Today, I’m sharing my recipe tracking app powered by machine learning, how it works, and some things I struggled with (mostly Next.js).
Okay, okay. Yes, I’m also tired of the industry shoving AI/ML into every product that has no business doing any AI/ML. It’s like blockchains and NFTs all over again, but with way more money, promise, and fantasy.
BUT HEAR ME OUT! For the last few months, I’ve been working on a new app to revolutionize how I store and search my recipes using some basic machine learning techniques. It’s got one monthly active user (me) and generates a profit of -$12/mo. Customer satisfaction is through the roof! But enough of my success story, let me share why I even started this project.

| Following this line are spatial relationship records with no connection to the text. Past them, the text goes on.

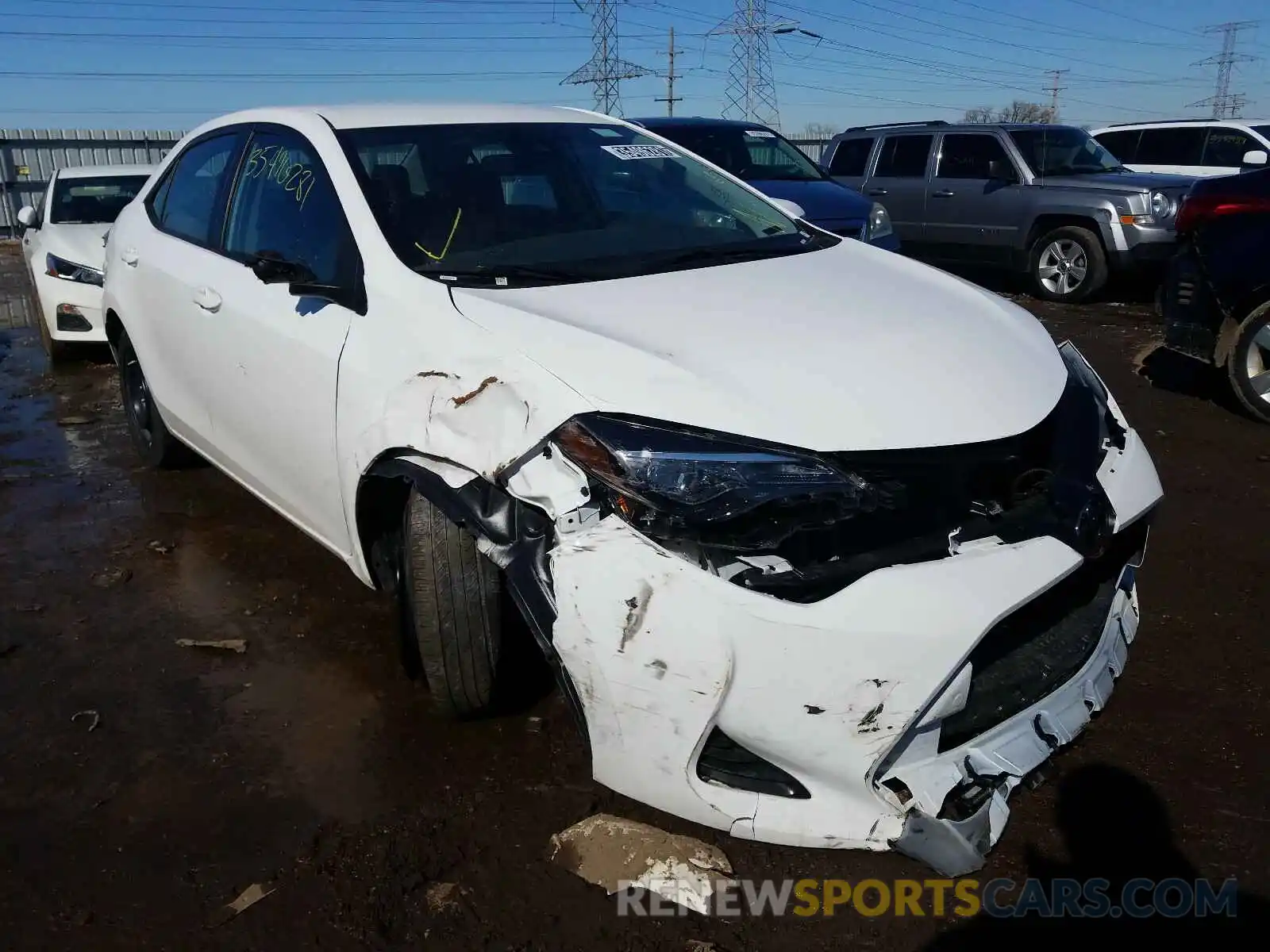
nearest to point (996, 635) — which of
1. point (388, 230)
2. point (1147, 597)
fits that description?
point (1147, 597)

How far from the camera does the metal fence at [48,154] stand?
1884cm

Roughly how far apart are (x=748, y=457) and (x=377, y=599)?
1.99 metres

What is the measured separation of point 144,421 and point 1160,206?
8.51m

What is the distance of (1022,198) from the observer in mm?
9820

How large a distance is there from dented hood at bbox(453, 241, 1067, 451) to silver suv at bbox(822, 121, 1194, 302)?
731cm

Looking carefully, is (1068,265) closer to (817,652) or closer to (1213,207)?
(1213,207)

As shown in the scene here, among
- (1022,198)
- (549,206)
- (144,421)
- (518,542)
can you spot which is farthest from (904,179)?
(518,542)

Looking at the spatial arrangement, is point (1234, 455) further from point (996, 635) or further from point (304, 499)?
point (304, 499)

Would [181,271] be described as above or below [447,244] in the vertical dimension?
below

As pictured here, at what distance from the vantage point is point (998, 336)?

4 years ago, I started taking notes on my cooking. I love cooking, but I’ve been pretty sloppy with improving myself for a long time. ADHD always pushes me to new shiny recipes while my fried rice or mapo tofu stagnates. My partner kindly explained how tired she was of me making the same mistakes over and over again. I should have learned by now that she does not like spicy soup nearly as much as I do, or that our dumpling wrappers were too salty last time, or that David Chang’s Bo Saam recipe is an atrocity to both blood pressure and diabetes.
All those notes live in a single 55MB, 117 page long Google Doc. I didn’t intend to make a monster. I just wanted to science up my cooking! Jokes aside, I take a bunch of notes whenever I cook and I’ve become a lot more adventurous and consistent because of it! I write down all my modifications and how well it turned out. Sometimes, just eating my food inspires me; “oh, I should try potato starch next time!” But my ADHD also means I filled my doc full of recipes I will never cook. They’re just there for inspiration. This has lead to a huge growth in my doc and now it’s falling apart.
Unfortunately, I’ve outgrown this doc. It sucks in a lot of ways. It crashes if I try to search on my phone. It’s so damn long that my eyes glaze over trying to read even the recipe names.
So I made a web app that uses some Machine Learning ideas to organize my recipes, supporting fancy search, and improving discoverability. Along the way, I learned Next.js which feels really popular on reddit so I’ll share some of my thoughts on that.
Table of Contents:
Quick Definitions for the non-Machine Learning folks
Already a AI/ML aficionado? Skip to the next section!
I’m a noob at ML/AI so I’ll share my definitions that are likely somewhat wrong:
- embedding – a vector of numbers representing something. For example, in word2vec, vec is the embedding representing the word.
- feature extraction – taking some thing and making an embedding out of it. For example, in word2vec, the process of applying word2vec on a word to get a vector/embedding is the feature extraction. You can think of it as extracting the important “features” out of some input and getting something that represents the important bits.
Cool things you can do with embeddings:
- In some embedding spaces like word2vec, you can add them together and get resulting vectors that make sense: king + woman = queen.
- There are surprisingly simple ways of combining vectors / embeddings like averaging or adding.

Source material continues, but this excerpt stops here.